Define the cone
$G(\textbf{x} = \{\textbf{p} \in \mathbb{R}^n | \nabla g_i(\textbf{x}^T \textbf{p} \leq 0, i \in I(\textbf{x})\}$
So this is a cone associated with the inequality constraints that is fulfilled with equality at the point $\textbf{x}$. As I interpret it, it basically contains all the directions that are either tangent to the boundary, or pointing inward from it.
There's a theorem that states that $T_s(\textbf{x}) \subseteq G(\textbf{x})$, i.e. the tangent cone (containing all the directions that at $\textbf{x}$ are tangent to all sequences in $S$ that converges to $\textbf{x}$) is a subset of the above cone, or in other words, $G$ is an outer approximation for $T_s$.
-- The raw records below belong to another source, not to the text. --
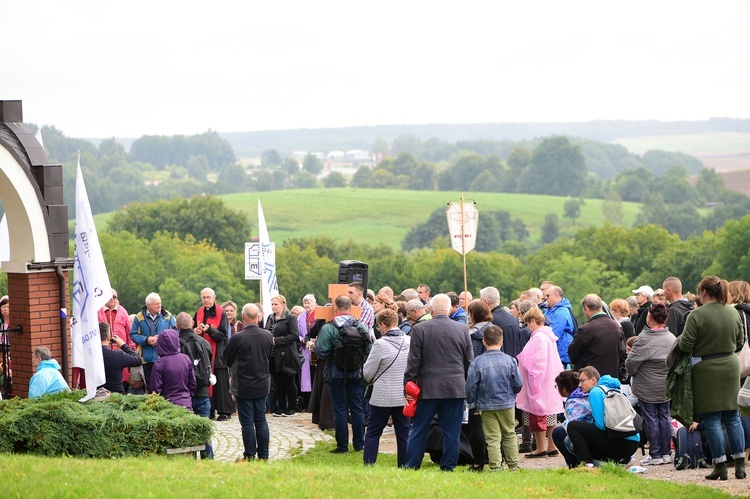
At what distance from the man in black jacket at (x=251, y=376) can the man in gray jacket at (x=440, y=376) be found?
6.70 feet

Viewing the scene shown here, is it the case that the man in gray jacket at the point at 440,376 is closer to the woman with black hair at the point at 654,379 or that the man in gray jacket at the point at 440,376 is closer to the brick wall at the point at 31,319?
the woman with black hair at the point at 654,379

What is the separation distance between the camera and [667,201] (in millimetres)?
160875

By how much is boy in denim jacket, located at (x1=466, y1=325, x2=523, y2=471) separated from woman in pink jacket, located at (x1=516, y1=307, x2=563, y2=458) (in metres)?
1.17

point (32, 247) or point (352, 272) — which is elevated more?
point (32, 247)

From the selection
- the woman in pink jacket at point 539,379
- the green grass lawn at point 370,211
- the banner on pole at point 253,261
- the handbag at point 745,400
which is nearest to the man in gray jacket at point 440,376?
the woman in pink jacket at point 539,379

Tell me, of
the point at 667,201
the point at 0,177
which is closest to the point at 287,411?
the point at 0,177

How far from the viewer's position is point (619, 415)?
34.1 feet

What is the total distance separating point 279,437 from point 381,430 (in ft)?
11.1

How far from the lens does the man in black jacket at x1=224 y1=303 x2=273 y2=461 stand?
11.8 meters

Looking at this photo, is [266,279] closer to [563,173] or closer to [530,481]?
[530,481]

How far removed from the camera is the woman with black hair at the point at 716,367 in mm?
9992

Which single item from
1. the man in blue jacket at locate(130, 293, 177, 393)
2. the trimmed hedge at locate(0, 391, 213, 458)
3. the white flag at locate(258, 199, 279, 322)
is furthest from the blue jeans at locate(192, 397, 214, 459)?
the white flag at locate(258, 199, 279, 322)

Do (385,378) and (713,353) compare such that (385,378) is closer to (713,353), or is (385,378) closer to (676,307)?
(713,353)

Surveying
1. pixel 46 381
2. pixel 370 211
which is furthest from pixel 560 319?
pixel 370 211
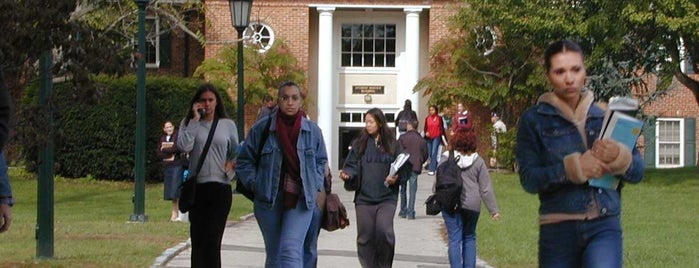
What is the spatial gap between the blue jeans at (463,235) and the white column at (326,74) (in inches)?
1152

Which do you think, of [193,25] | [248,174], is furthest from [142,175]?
[193,25]

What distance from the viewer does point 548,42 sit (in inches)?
1270

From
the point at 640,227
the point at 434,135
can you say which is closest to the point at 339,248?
the point at 640,227

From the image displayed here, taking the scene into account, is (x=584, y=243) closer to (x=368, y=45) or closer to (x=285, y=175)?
(x=285, y=175)

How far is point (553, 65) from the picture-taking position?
629 cm

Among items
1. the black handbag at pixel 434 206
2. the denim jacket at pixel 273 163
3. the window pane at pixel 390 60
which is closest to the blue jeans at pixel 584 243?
the denim jacket at pixel 273 163

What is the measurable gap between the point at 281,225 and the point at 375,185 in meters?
2.94

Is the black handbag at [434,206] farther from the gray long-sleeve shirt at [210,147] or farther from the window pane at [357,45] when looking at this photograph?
the window pane at [357,45]

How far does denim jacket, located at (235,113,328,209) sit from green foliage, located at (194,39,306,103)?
2925 centimetres

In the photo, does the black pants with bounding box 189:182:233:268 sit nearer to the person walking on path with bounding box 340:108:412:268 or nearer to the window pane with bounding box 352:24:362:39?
the person walking on path with bounding box 340:108:412:268

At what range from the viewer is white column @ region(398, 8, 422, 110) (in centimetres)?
4250

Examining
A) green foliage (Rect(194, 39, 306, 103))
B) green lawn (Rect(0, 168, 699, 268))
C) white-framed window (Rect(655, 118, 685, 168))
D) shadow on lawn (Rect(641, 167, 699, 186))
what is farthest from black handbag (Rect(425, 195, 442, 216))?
white-framed window (Rect(655, 118, 685, 168))

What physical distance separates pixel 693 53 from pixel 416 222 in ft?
43.8

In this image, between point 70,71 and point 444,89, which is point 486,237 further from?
point 444,89
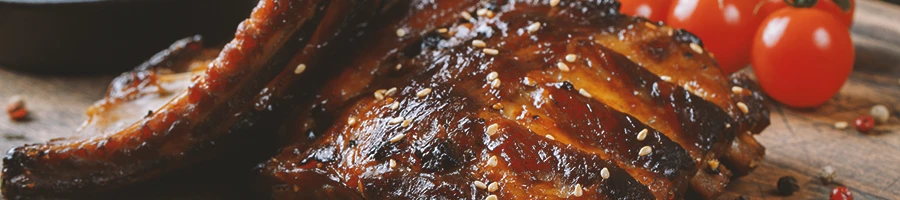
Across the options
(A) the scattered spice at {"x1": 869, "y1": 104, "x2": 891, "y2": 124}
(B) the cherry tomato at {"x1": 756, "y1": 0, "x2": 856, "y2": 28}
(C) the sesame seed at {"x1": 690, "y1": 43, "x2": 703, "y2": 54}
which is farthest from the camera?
(B) the cherry tomato at {"x1": 756, "y1": 0, "x2": 856, "y2": 28}

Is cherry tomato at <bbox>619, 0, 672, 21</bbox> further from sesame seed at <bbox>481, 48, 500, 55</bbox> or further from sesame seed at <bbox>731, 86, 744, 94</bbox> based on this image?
sesame seed at <bbox>481, 48, 500, 55</bbox>

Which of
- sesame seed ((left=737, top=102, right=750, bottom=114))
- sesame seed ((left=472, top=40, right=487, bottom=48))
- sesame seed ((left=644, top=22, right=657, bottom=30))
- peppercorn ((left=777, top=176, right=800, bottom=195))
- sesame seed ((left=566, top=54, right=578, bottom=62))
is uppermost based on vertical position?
sesame seed ((left=472, top=40, right=487, bottom=48))

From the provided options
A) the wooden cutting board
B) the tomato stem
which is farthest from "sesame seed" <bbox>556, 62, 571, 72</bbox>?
the tomato stem

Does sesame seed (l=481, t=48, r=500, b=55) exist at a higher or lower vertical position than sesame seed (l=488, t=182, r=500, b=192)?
higher

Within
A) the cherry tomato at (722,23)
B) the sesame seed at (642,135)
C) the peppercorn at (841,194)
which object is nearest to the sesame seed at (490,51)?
the sesame seed at (642,135)

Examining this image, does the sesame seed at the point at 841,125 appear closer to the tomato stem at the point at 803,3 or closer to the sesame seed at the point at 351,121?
the tomato stem at the point at 803,3

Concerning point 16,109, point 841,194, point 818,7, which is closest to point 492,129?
point 841,194

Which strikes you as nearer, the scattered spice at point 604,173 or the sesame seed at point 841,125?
the scattered spice at point 604,173
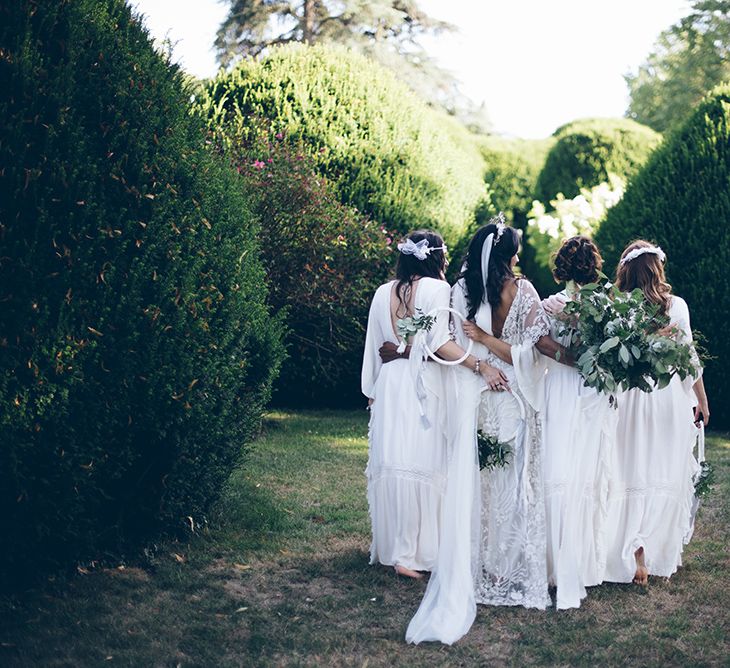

I'm wondering if it is ever the case that $G$ contains directions that $T_s$ doesn't? I can't picture a scenario where the two cones differ.
The constraint gradients are not guaranteed to point in every unfeasible direction - they just kind of point in the 'worst' direction in a way that makes sense to a gradient. So it may be that the direction $[-1,0]$ is unfeasible at the origin, but the constraint gradients point in other directions anyway, as is the case with this constraint set
$-x_1^3+x_2 \leq 0$
$x_1^5-x_2 \leq 0$
$-x_2 \leq 0$
Here, the gradients all point to $\pm[0,1]$, but $[-1,0]$ is still unfeasible. The tangent cone only contains the positive $x_1$ axis, while $G$ contains the entire $x_1$ axis and thus containts the tangent cone as well as other directions.